Without the assurance of security, civil society cannot flourish. American military presence overseas should be replaced with diplomatic solutions and humanitarian aid efforts. The tenuous assertion, relayed by President Trump, from the Turkish government that the ceasefire is permanent should be backed by a formal and comprehensive resolution between Syrian and Turkish forces in order to reduce potential military conflict and regional instability. Previous peace negotiations between Russia, Iran, and Turkey have not been effective in the cessation of hostilities or in the protection of civilians and provision of humanitarian aid. Therefore, it is crucial that the US does not forfeit all control over these negotiations to Russia, which does not seem to prioritize the safety and wellbeing of the populace.

 

Additionally, preventing the 19-mile-deep “Safe Zone” on the Syrian side of the Turkey-Syria border from becoming a death trap is of utmost concern. Turkey’s plan is to reclaim this territory — both to subdue the Kurds and to initiate plans for forced resettlement of Syrian refugees — has major humanitarian consequences. In diplomatic talks, the US should condemn using the “Safe Zone” as an excuse to create a military campaign and forcefully resettle Syrian refugees in Kurdish-majority territory.

 

Once a resolution is reached to end active conflict, the United States should offer direct humanitarian assistance and support local and regional organizations working to mitigate the effects of displacement. Kurdish-led democratization and increases in women’s political participation in areas like Rojava will not be able to progress without a base level of humanitarian aid and conflict resolution.
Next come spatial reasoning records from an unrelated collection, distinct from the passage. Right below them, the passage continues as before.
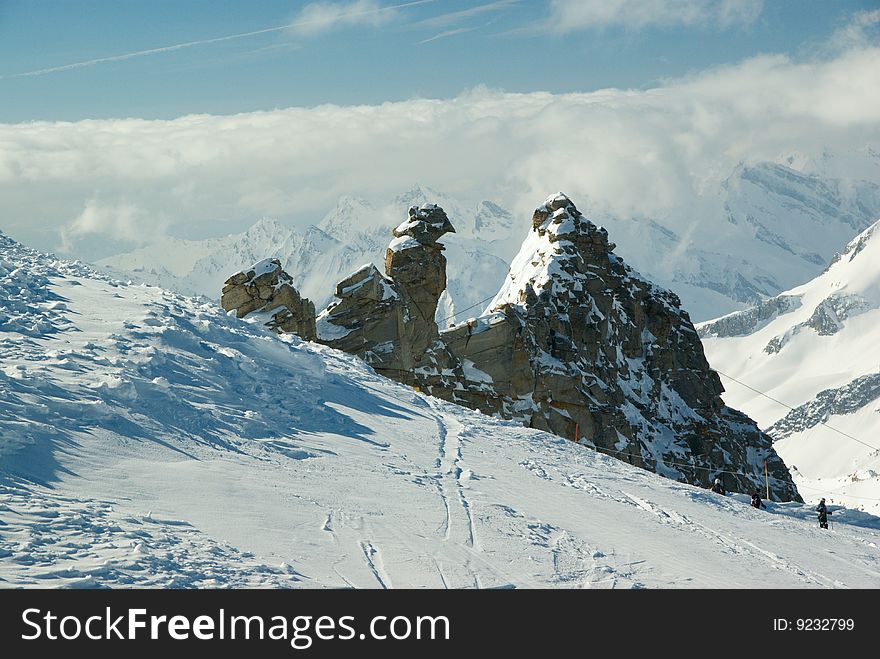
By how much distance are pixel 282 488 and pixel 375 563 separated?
4.17 metres

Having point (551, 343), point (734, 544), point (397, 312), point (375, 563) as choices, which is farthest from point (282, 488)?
point (551, 343)


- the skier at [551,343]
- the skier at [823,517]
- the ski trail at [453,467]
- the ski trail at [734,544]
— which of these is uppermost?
the skier at [551,343]

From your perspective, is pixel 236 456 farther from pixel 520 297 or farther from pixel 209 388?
pixel 520 297

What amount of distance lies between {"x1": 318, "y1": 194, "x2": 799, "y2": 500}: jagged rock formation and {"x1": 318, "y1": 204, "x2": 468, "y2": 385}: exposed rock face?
8 centimetres

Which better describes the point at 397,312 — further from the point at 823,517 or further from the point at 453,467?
the point at 453,467

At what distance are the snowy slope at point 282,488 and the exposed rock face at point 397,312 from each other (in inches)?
934

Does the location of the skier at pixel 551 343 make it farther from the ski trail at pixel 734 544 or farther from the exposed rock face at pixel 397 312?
the ski trail at pixel 734 544

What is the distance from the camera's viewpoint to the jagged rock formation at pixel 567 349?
58938mm

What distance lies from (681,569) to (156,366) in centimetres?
1439

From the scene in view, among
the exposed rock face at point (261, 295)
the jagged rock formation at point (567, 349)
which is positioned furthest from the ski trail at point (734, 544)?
the exposed rock face at point (261, 295)

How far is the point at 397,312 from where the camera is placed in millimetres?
58594

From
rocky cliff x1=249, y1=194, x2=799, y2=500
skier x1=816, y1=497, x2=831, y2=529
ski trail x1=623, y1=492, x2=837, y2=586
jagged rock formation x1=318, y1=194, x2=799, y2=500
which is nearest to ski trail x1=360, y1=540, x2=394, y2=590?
ski trail x1=623, y1=492, x2=837, y2=586

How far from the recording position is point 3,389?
2031 centimetres
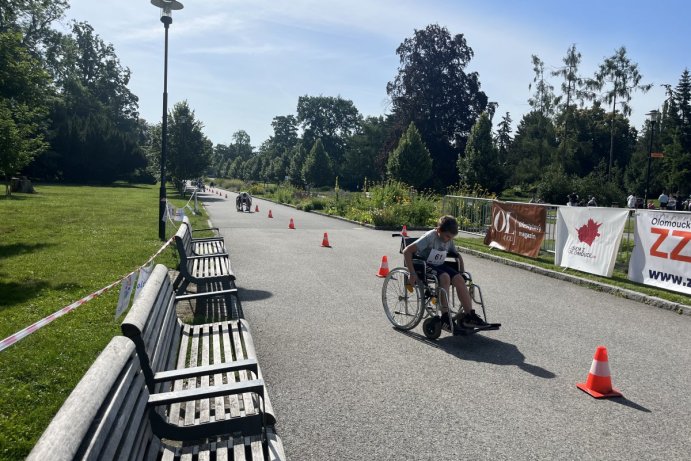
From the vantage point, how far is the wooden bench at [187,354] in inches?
129

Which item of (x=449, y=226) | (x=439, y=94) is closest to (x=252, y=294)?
(x=449, y=226)

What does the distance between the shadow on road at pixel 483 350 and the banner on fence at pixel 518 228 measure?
7.19 m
Fowza Youssef, a senior Kurdish politician, who fears more kidnapping and rape by Turkish-backed factions during the offensive, asks “that the American people support women to continue in the efforts of maintaining this democratic system we have established.” The US should heed her call by supporting sustainable, Kurdish-led programming.

 

After the US exits a conflict militarily, it must use diplomatic and humanitarian solutions to mitigate the consequences left in its wake.